"Harriet," he went on at last, "I implore you not to speak to Mr. Baxter. I beseech you to do nothing in this matter."
"But Horatio!"
"I mean it, Harriet. What has happened in this house to-day is an answer to my prayer."
"You're going mad, Horatio!" She tried to rise, but he drew her gently back.
"If you do anything, Harriet, if you do not leave things as they are now in this house, it will be as if Christ came to the door and you slammed the door in His face."
He was terribly in earnest, his voice was steady and his blue eyes met hers calmly; in them shone a light she had loved him for in the long gone days—a light that rarely visited them now.

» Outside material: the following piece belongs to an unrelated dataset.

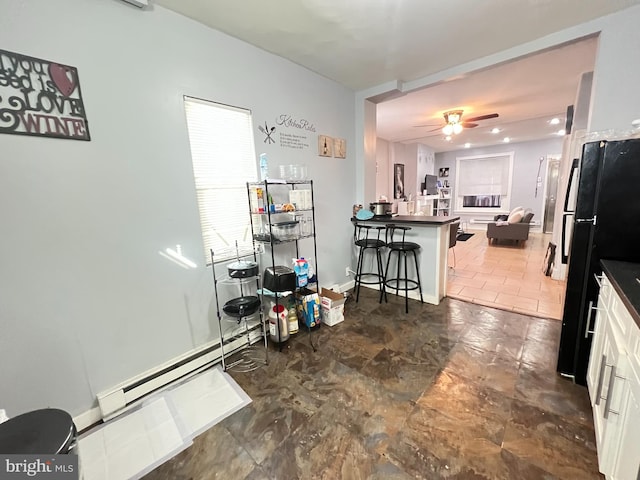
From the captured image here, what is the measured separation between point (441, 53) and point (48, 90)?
9.62 ft

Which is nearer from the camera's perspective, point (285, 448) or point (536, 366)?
point (285, 448)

"Do you mean," she asked at length, "that you want us to do without any servants?"
He put his answer in the form of a question.
"Harriet, do you remember the happiest year of our life, when we had no servant at all except the charwoman who came once a week, when you made the beds and the bread and washed the dishes and I dried them, when you were the cook and four housemaids in one and I was the butler and the footman and the man of all work? I opened the bottle of wine when we had one; I made the fires, except when the coal bill was overdue and there weren't any fires to make; I was the boots, too, and I cleaned the knives and polished our two or three bits of silver. And, when I'd nothing else to do, I wrote my sermons."
The color came into Harriet's face and her eyes shone at the recollection.